As 2019 comes to an end, China is preparing for it the festival season to celebrate the New Year.
Chinese New Year and the Year of the Rat will begin Saturday, January 25th, 2020. The holiday season is a time for families to return to their hometowns and celebrate for several weeks. Businesses shut down for the entire duration of the celebration. The festivities have a huge impact on the Chinese manufacturing business. The absence of business has a domino effect that further disrupts international business partners that are reliant on Chinese productions.
In anticipation of the Chinese New Year, factories experience a production peak and rush before the close of business in order to make up for and overcompensate for the time that is lost during the off period. During this time it is common for both ocean and air freight costs to spike while taking advantage of the demand for capacity. Similarly, ports in China face congestion as shippers rush to get their cargo out.
China is an economic giant in the global exporting industry and the CNY has a ripple effect around the world, but there are ways to proactively prep the supply chain to mitigate losses and risks when one of the world’s largest exporters closes its doors. It's important to understand the holiday in order to prepare effectively. This includes shipping all orders prior to the business shutdown and account for inventory needed to get through the holiday season.
Chinese factories face immense pressure in the time building up to the New Year. It's necessary to build a valuable relationship with your Chinese supplier. During the annual holiday crunch time, the supplier is not likely to prioritize the newly registered account. It takes time; however, you will reap the benefits of investing in the supplier relationship overtime. Being selective and measuring the supplier based on their operations is a great tool to build trust.
During this time of year, there is no such thing as too much planning. A good way to ensure that your supply chain will not suffer is by building a forecast. Account for volume of orders based off of company data in the time that the Chinese supplier will be unavailable and share it with your supplier in months prior to the New Year so they can meet demands.
If you outsource any product from China, then you are aware that the Chinese New Year is in a class of its own.

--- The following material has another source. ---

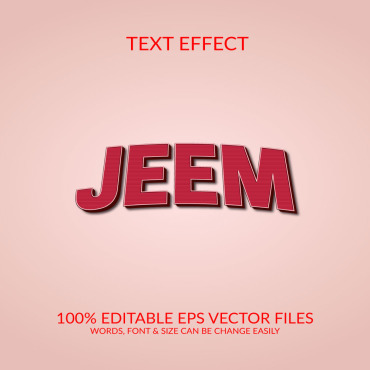 Editable Effect Illustrations Templates 364125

Keeping your supply chain on track during this time of year can be a challenge; however, it is not impossible to manage. Knowing what to expect is half the battle. Advanced planning is crucial to minimize internal interruption and to overcome the temporary absence of suppliers.
What we’ve seen: Our Chinese partners and clients are extremely busy in the weeks building up to the Chinese New Year. Although the time is hectic, supply chains that are agile and proactive make it through the holiday season unscathed. Preparation and due diligence go a long way for both the company bottom line and the partner relationship.